Tasks to complete:
1. Answer these questions from the excerpt on the NCTC/DHS guidelines:
(a) On what date did the Muslim American Society post the "Think Progress" article on its website?
(b) Which organization launched a campaign to persuade Sen. John McCain to drop the adjective "Islamic"?
(c) Which political blog said the guidelines show that "officials seem to realize the significance of these religio-political words"?
2. Carry the excerpt on the NCTC/DHS guidelines forward from its final sentence, writing the paragraph that would come next.

Selected extract:

___

For example, the NCTC/DHS guidelines were warmly received by the Muslim Brotherhood-founded Muslim American Society (MAS). (Perhaps the NCTC and DHS should ask if they are going in the right direction when a Muslim Brotherhood-founded organization applauds their actions.)

On April 27, the Muslim American Society posted an article from "Think Progress" on the MAS website titled "Homeland Security Report Sharply Rebukes McCain's 'Islamic Extremism' Rhetoric". The article references the efforts by unindicted HLF terror trial co-conspirator, the Islamic Society of North America (ISNA), in launching "a campaign to persuade Sen. John McCain (R-AZ) to drop the adjective 'Islamic' when describing terrorists and extremists". Other political blogs have sought to link the two issues, mockingly challenging the McCain campaign if it thinks "the Bush administration's State Department, the Department of Homeland Security, and National Counter Terrorism Center should be ignored, too?"

The political blog "The Carpetbagger Report" believes that the NCTC/DHS guidelines demonstrate that "officials seem to realize the significance of these religio-political words". Like many commentators, the author fails to actually define the significance of such "religio-political" words, but assumes that they are understood. Today's State Department report and President Bush's comments in yesterday's press conference clearly shows how wrong that assumption is.

___

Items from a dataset

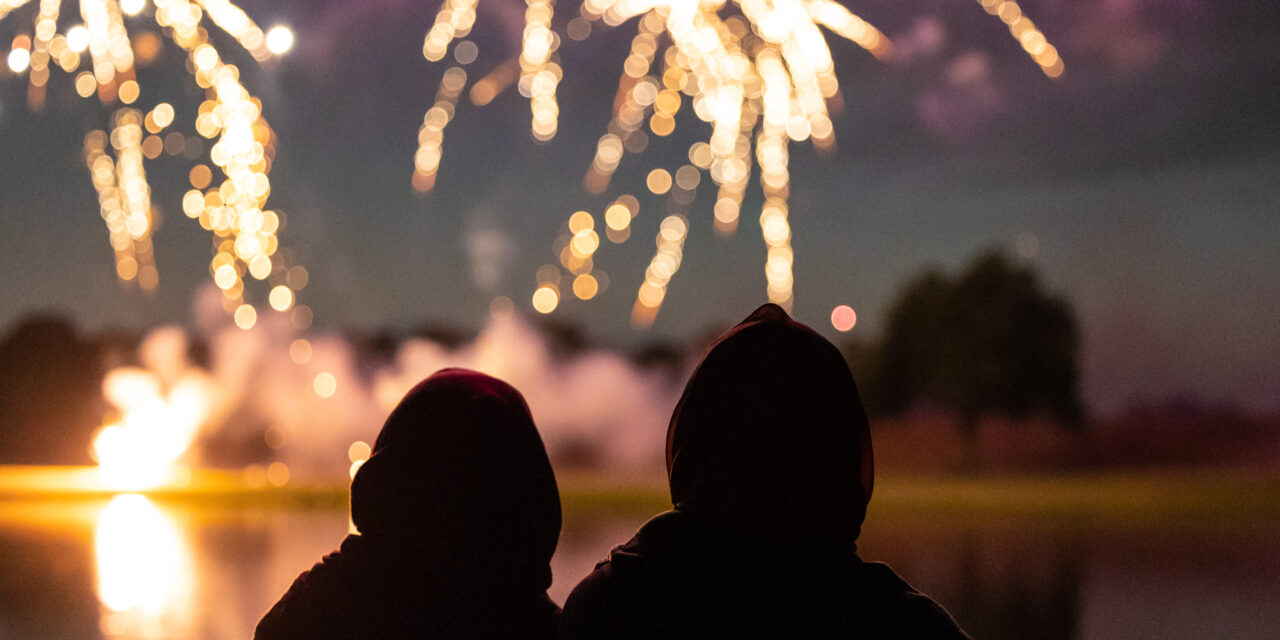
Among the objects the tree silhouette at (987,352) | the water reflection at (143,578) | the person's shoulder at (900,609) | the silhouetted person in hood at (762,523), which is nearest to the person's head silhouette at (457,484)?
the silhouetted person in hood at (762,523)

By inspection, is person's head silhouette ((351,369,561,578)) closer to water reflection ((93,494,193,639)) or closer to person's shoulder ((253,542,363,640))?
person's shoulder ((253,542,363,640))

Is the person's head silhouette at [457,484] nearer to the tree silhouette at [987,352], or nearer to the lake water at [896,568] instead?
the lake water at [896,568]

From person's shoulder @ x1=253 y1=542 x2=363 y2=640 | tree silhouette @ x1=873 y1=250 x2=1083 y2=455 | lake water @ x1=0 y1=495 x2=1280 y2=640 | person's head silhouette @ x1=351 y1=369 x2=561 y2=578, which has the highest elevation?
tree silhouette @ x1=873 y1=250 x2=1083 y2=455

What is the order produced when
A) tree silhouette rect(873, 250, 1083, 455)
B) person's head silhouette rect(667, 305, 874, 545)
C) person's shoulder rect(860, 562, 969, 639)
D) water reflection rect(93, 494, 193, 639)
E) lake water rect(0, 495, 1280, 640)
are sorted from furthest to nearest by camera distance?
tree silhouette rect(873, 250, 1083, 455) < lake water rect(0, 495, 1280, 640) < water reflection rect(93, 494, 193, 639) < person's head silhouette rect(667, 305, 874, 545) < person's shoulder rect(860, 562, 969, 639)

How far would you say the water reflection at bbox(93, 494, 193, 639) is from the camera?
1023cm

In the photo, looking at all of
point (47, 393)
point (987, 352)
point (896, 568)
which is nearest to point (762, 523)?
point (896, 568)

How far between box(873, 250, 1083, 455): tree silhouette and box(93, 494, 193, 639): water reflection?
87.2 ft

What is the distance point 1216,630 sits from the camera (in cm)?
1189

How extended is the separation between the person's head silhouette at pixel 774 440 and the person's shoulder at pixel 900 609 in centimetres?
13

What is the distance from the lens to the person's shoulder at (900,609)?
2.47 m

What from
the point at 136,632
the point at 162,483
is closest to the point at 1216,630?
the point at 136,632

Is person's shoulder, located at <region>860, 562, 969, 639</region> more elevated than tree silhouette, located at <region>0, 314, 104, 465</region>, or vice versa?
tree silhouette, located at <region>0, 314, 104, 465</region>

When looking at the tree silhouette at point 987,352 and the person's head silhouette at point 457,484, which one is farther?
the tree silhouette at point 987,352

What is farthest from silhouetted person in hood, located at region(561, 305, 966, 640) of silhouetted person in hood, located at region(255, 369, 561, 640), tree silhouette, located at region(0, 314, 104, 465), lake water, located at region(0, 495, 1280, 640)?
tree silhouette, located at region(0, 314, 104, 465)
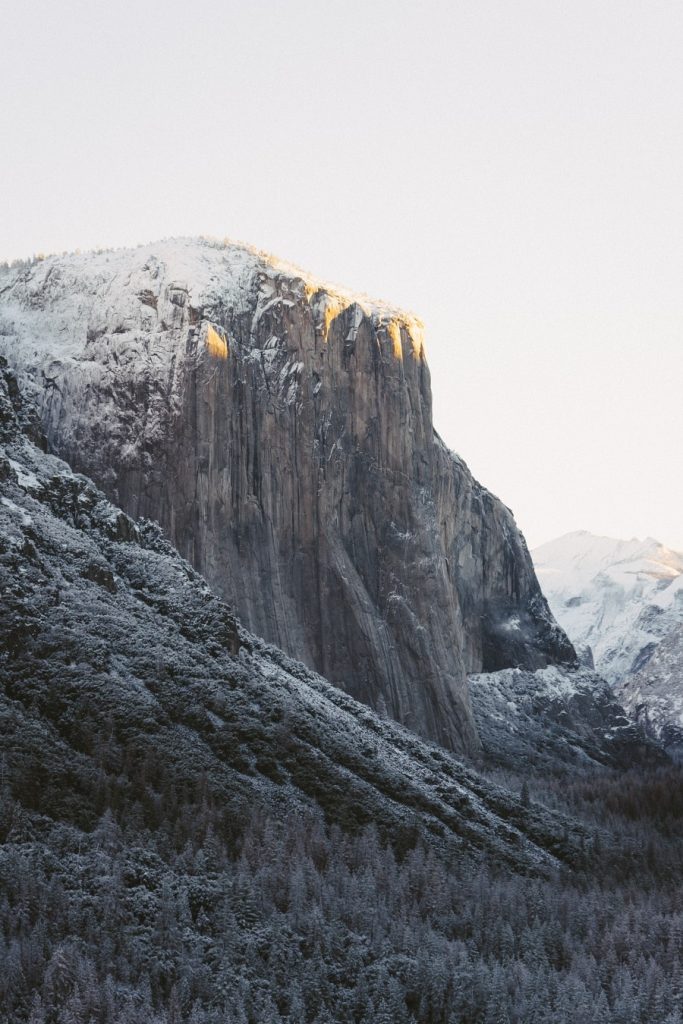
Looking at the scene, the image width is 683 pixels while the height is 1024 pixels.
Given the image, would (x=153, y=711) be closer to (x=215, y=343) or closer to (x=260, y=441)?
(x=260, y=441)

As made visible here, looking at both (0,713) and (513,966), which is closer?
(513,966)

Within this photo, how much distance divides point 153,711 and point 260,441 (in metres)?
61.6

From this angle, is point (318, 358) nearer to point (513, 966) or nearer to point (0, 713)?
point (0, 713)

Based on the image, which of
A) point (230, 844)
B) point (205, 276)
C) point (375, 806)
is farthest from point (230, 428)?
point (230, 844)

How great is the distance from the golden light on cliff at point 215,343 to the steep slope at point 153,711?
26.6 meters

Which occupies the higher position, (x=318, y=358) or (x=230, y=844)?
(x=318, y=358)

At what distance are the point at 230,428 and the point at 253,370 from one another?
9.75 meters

___

Per-task outputs:
1.
(a) April 27
(b) The Islamic Society of North America (ISNA)
(c) "The Carpetbagger Report"

2.
The Thailand newspaper "The Nation" published an editorial applauding such terminology guidelines in its April 30 edition titled "US govt may be getting the message - finally". For context, Thailand is a nation that, over the past 4 years, has seen 2,776 killed as a result of Jihadist attacks in Thailand's southern regions - nearly the same death toll as the 9/11 terrorist attacks on New York City. Thailand is a nation whose southern region has suffered from a continuous string of cowardly Jihadist attacks on children, women, and the elderly, including the beheading of helpless elders.

Yet The Nation's editorial applauds the W.O.E. tactic of banning the term "jihadist", stating that jihad is an "overused word" that is correctly used to apply to the "broader Islamic concept of the struggle to do good". The Nation states that "[w]alking a dog across the street to ensure it doesn't get hit by a fast-moving car is a jihad, one Islamic cleric told The Nation." The Nation further argues that "if we want to win the hearts and minds...we are going to have to come up with a choice of words, not to mention the need to think outside the box". This editorial was published the same day as three more of Thailand's police were murdered in a Jihadist ambush. Perhaps The Nation can tell this message to the widows and the families of policemen murdered by Thai Jihadists on the very day its newspaper championed banning the use of the term "jihadist" in reference to terrorism. Clearly, appeasement of Jihadists knows no boundaries.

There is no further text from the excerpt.